▸ **EXERCISE DIRECTIONS**: Extend the abstract on dehydroalanylglycine adducts to lysine in human lens proteins, continuing from its final sentence.

▸ **EXTRACTED TEXT**:
━━━━━━━━━━
Abstract
Background:
The human body contains numerous long-lived proteins which deteriorate with age, typically by racemisation, deamidation, crosslinking and truncation. Previously we elucidated one reaction responsible for age-related crosslinking, the spontaneous formation of dehydroalanine (DHA) intermediates from phosphoserine and cysteine. This resulted in non-disulphide covalent crosslinks. This paper outlines a novel posttranslational modification (PTM) in human proteins, which involves the addition of dehydroalanylglycine (DHAGly) to Lys residues.
Methods:
Human lens digests were examined by mass spectrometry for the presence of (DHA)Gly (+144.0535 Da) adducts to Lys residues. Peptide model studies were undertaken to understand the mechanism of formation.
━━━━━━━━━━
▸ **INFORMATION SUPPLIED**:

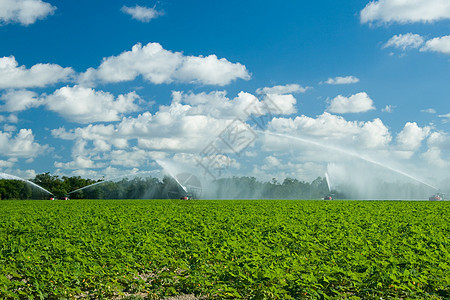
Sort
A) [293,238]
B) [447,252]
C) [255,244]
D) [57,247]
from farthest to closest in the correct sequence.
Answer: [293,238], [255,244], [57,247], [447,252]

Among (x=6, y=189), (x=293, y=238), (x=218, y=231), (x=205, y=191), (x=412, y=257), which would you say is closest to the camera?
(x=412, y=257)

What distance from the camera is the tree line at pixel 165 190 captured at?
2739 inches

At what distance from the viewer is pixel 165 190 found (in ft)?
228

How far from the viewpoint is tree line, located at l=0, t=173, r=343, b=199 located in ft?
228

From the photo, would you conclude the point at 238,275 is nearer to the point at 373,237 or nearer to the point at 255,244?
the point at 255,244

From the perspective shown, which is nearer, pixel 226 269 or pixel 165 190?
pixel 226 269

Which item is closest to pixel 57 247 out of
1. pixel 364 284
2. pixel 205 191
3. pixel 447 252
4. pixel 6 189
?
→ pixel 364 284

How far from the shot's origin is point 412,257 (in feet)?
27.0

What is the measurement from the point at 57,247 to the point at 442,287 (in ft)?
26.3

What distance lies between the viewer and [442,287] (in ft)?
22.3

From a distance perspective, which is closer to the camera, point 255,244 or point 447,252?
point 447,252

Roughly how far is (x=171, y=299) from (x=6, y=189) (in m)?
85.1

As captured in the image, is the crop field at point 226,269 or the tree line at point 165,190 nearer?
the crop field at point 226,269

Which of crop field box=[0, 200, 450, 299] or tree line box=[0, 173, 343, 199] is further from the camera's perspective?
tree line box=[0, 173, 343, 199]
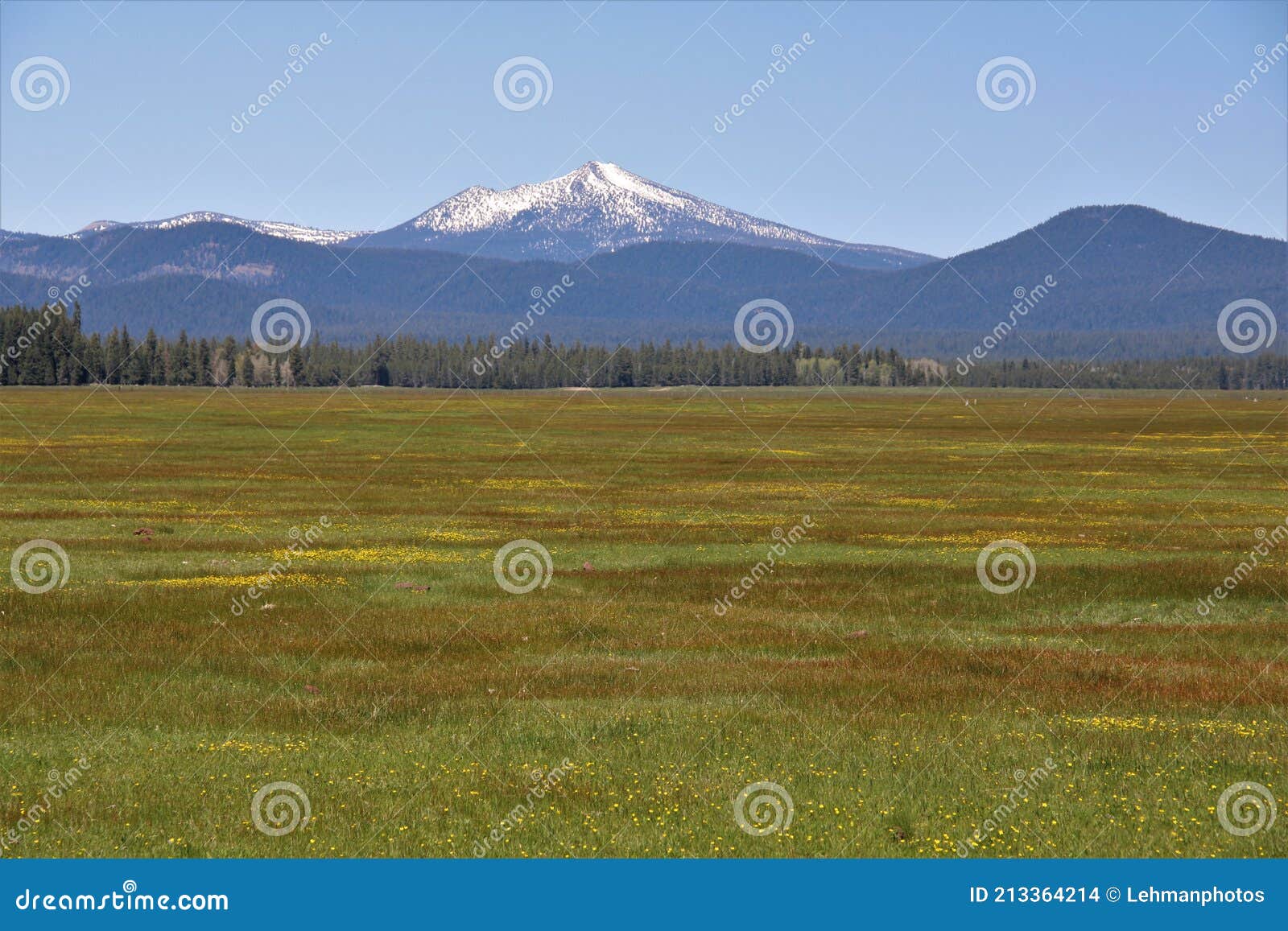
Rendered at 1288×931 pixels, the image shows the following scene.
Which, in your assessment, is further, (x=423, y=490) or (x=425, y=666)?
(x=423, y=490)

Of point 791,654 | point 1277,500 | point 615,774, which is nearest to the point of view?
point 615,774

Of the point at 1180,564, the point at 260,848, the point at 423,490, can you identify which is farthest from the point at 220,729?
the point at 423,490

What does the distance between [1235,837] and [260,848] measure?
358 inches

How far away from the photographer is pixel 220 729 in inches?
610

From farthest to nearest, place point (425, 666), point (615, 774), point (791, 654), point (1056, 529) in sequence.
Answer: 1. point (1056, 529)
2. point (791, 654)
3. point (425, 666)
4. point (615, 774)

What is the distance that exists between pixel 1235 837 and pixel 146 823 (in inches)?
409

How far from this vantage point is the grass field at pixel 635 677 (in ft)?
39.5

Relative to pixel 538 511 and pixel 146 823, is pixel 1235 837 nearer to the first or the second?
pixel 146 823

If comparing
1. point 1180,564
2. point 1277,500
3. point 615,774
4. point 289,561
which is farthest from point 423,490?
point 615,774

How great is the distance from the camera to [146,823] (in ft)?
38.8

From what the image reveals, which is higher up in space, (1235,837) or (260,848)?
(1235,837)

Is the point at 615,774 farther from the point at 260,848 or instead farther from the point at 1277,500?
the point at 1277,500

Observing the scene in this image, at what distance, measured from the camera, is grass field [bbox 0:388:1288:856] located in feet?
39.5

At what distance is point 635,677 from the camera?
1923 centimetres
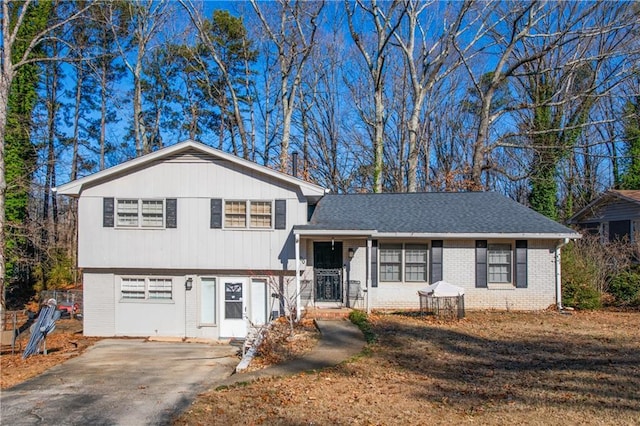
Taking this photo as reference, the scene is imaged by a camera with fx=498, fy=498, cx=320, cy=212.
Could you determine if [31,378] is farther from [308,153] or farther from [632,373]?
[308,153]

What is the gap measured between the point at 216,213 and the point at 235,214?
597 mm

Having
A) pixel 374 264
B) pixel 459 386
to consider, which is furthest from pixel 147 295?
pixel 459 386

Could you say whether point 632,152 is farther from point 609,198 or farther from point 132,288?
point 132,288

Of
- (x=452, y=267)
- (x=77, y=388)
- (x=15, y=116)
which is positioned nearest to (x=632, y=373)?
(x=452, y=267)

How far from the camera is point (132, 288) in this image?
645 inches

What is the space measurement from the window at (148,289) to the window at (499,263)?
34.2 ft

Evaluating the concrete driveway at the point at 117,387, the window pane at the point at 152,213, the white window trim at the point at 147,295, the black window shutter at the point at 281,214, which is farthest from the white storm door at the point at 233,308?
the window pane at the point at 152,213

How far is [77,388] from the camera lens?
9.16 meters

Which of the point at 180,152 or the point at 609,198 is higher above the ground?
the point at 180,152

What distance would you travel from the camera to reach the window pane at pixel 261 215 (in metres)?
15.9

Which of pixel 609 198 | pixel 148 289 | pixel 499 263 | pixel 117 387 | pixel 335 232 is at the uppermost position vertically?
pixel 609 198

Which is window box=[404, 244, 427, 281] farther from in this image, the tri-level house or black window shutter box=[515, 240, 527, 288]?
black window shutter box=[515, 240, 527, 288]

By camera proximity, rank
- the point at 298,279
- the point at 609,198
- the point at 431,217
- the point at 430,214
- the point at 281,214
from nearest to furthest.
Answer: the point at 298,279
the point at 281,214
the point at 431,217
the point at 430,214
the point at 609,198

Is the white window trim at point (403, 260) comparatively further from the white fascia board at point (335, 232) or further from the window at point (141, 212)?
the window at point (141, 212)
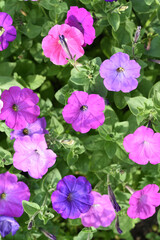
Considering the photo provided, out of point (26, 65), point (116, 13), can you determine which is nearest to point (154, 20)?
point (116, 13)

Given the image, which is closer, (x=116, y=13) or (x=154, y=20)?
(x=116, y=13)

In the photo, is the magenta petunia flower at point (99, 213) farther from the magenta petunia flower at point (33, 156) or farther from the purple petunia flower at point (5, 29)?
the purple petunia flower at point (5, 29)

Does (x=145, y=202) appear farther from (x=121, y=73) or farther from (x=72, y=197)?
(x=121, y=73)

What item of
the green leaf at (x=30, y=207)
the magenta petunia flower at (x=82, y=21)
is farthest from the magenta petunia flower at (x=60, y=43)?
the green leaf at (x=30, y=207)

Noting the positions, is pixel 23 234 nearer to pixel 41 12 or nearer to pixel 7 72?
pixel 7 72

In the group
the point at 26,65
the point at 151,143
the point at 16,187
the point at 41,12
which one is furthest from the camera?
the point at 26,65

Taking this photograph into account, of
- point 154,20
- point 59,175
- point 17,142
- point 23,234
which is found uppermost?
point 154,20
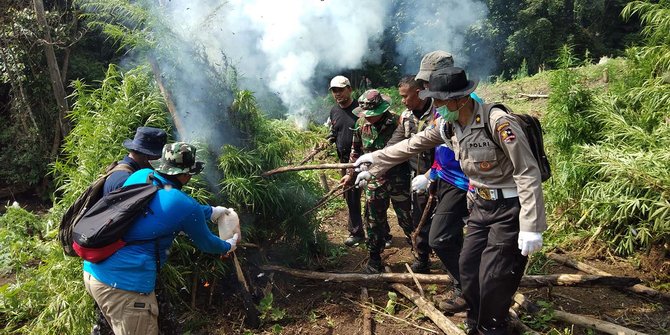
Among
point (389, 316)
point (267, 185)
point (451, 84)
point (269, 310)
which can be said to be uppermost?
point (451, 84)

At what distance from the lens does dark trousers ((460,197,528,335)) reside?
317 centimetres

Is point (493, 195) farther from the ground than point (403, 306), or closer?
farther from the ground

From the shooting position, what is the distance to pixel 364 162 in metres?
4.21

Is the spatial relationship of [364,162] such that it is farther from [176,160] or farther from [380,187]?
[176,160]

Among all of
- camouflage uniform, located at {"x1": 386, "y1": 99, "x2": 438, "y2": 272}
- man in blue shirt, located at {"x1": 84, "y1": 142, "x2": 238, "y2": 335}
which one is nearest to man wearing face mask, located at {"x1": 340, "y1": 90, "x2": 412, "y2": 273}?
camouflage uniform, located at {"x1": 386, "y1": 99, "x2": 438, "y2": 272}

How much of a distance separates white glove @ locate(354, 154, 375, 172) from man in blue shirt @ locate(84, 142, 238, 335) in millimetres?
1559

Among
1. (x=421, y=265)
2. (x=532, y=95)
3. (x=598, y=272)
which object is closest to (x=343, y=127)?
(x=421, y=265)

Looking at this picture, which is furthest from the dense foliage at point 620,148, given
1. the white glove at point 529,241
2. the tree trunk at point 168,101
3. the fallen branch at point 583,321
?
the tree trunk at point 168,101

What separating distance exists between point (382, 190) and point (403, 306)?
49.8 inches

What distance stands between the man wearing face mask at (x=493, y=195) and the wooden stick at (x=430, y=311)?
0.35 metres

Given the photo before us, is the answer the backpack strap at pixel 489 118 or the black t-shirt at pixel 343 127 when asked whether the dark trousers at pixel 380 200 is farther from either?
the backpack strap at pixel 489 118

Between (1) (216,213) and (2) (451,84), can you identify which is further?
(1) (216,213)

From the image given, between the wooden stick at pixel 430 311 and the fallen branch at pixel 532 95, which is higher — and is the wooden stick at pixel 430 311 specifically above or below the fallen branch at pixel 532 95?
above

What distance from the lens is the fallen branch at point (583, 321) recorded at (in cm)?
353
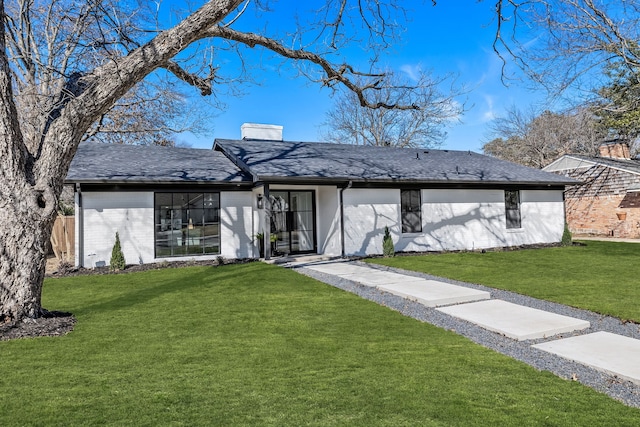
━━━━━━━━━━
▸ **RESULT OF THIS TASK**:
Results:
In the lens, this PTM was detected at 18 lysine sites in 7 proteins. Using model peptides, a pathway for its formation was found to involve initial formation of the glutathione degradation product, γ-Glu(DHA)Gly from oxidised glutathione (GSSG). Once the Lys adduct formed, the Glu residue was lost in a hydrolytic mechanism apparently catalysed by the ε-amino group of the Lys.
Conclusions:
This discovery suggests that within cells, the functional groups of amino acids in proteins may be susceptible to modification by reactive metabolites derived from GSSG.
General Significance:
Our finding demonstrates a novel + 144.0535 Da PTM arising from the breakdown of oxidised glutathione.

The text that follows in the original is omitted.